-------- EXCERTO FORNECIDO

02 out, 2013 • Matilde Torres Pereira

A rotina voltou, mas a memória continua atraiçoada. Oito bombeiros perderam a vida este Verão no combate aos incêndios. Centenas vivem a falta do companheiro, do amigo. Entre o medo, a razão e o vazio, a dúvida é comum: Porquê? Porque morreram no meio do mato? E não está a ser fácil: o sono já não corre como dantes. “Infelizmente, não há nenhum manual que nos prepare para a morte.”

"Nenhuma árvore vale uma vida "
De olhar fixo num qualquer ponto da parede do gabinete, Fernando Lucas diminui o volume da voz e o seu cerrado sotaque beirão torna-se mais difícil de compreender. “A recuperação faz-se com o próprio combate ao incêndio”, diz decidido o comandante dos bombeiros da Covilhã. O distrito é fustigado por incêndios ano após ano, mas, neste em particular, viveram o inédito de perder um companheiro. Pedro Rodrigues, de 40 anos, era já veterano no combate aos fogos. Morreu cercado pelas chamas na Coutada, num dia lembrado com uma placa de mármore negro erguida na entrada do quartel.

“Cada vez que conversamos ficamos emocionados. Ele trabalhava aqui todos os dias. Era uma pessoa extraordinária”, recorda o comandante. Fernando Lucas recebe as visitas no gabinete à porta fechada, como quem procura refúgio, mas não tarda em confessar que o caminho de regresso à normalidade não está a ser fácil: as noites mal dormidas tornam-se regra.

“Às vezes vou no carro para casa e penso, agora gostava de ser como os outros, chegar a casa e vestir os calções e estar despreocupado. Mas não é assim, esta noite por exemplo acordei três, quatro vezes. Continuamos a pensar no que terá causado a morte do nosso colega.”

----------------

## OBJETIVO DA TAREFA
De acordo com o excerto, de que é feita a placa erguida na entrada do quartel em memória do dia da morte de Pedro Rodrigues? O material é independente do excerto fornecido.

-------- MATERIAL

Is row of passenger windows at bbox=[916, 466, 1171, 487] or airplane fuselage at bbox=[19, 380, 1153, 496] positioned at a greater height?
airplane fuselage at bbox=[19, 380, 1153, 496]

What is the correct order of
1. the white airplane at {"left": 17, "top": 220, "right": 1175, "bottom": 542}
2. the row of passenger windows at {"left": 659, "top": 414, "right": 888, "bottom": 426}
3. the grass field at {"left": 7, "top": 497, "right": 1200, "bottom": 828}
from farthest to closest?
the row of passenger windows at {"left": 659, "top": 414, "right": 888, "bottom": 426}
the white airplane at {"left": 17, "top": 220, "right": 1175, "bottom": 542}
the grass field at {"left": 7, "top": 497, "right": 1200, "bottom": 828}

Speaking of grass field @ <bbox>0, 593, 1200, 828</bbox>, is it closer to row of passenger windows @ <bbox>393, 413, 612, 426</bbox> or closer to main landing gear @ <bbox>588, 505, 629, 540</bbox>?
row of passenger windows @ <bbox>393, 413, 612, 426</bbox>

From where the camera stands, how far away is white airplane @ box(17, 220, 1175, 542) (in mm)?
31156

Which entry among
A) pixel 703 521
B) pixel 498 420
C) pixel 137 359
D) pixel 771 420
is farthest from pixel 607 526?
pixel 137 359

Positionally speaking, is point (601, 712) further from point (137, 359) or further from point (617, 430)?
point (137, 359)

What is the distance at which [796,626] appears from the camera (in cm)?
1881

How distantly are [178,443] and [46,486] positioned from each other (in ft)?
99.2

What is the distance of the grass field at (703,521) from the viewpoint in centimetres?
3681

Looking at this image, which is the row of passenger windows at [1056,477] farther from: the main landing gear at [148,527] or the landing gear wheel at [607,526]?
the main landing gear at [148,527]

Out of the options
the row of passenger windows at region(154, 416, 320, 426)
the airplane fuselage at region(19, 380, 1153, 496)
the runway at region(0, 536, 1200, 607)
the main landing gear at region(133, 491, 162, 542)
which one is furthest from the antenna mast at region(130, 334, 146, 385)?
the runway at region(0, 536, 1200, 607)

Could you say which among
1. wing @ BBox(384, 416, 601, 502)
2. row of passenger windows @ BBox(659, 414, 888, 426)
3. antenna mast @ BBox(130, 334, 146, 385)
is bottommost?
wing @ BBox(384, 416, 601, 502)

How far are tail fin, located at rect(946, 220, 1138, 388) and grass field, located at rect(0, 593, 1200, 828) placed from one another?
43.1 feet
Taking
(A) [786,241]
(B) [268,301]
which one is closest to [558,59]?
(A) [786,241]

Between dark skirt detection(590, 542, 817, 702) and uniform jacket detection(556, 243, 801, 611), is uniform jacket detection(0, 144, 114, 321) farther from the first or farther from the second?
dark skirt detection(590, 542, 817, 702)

----------------

## RESPOSTA REDIGIDA
De mármore negro.